30amp 120v w/ 3 prongs-twist lock.

Thanks in advance for any & all support.


----------



## craigwatanabe (Jan 28, 2008)

No the twist locks on a 250vac is for two phase and the one you're suggesting is for 125vac single phase. 

That 250vac twistlock is used to separate the two 125vac lines into independent 125vac services at 50-amps as well as run a single service 250vac two phase circuit.

In order to hook up a generator to your power disconnect panel, your generator must be able to run a single twin-phase 250vac service. That disconnect panel was designed to handle the load requirements of a water heater, range, stove top or electric dryer as well as every 125vac circuit in your home, in other words enough power to run the entire house.

A generator that allows for only a 30-amp 125vac output can only be hooked up to your 125vac 15 and 20 amp circuits, such as your overhead lighting, living room and bedroom circuits that uses 15-amps, or your bathroom, kitchen, garage, outdoor GFCI circuits that use 20-amps. 

Even though your generator has a 30-amp load capacity, according to your post it's only for single-phase 125vac circuits. Your water heater, elecric dryer, range, stovetop use 30-amp circuits, however that's at a two-phase 250vac circuit.

Even if your generator can put out 30-amps at 250vac two phase, it's not enough to handle even those 30-amp circuits because that generator will be running at 100% output ALL THE TIME. For example even though a Mazda 323 can go 70-MPH, but sustain that speed and the engine will fail in short order. 

A 50-amp generator gives you a 20-amp headroom. That generator will be running at 40% so it's a cakewalk for it.
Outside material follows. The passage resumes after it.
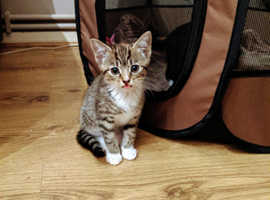Two kittens for sale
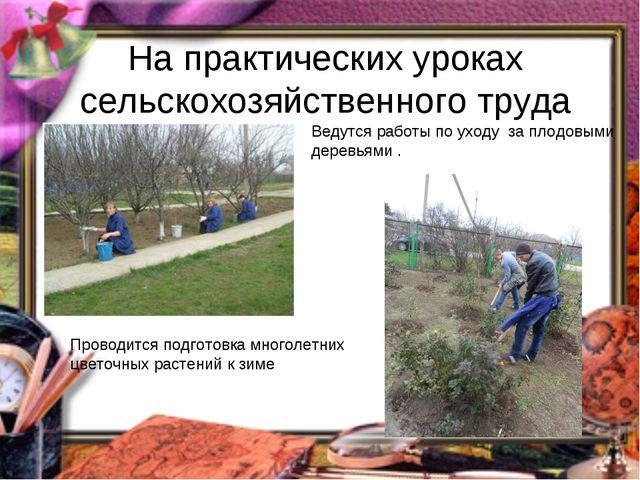 На практических уроках сельскохозяйственного труда Ведутся работы по уходу за...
But a 30-amp generator is screaming along at 100% and is begging for mercy the minute you power it up.

Typically a generator rated at 30-amps at 125vac is used primarily as a construction jobsite generator to power hand tools to small table saws. 

The kinds of generators used to hook up to power disconnect boxes such as yours are rated in the class of standby power generation and are quite a bit more expensive than jobsite generators.


----------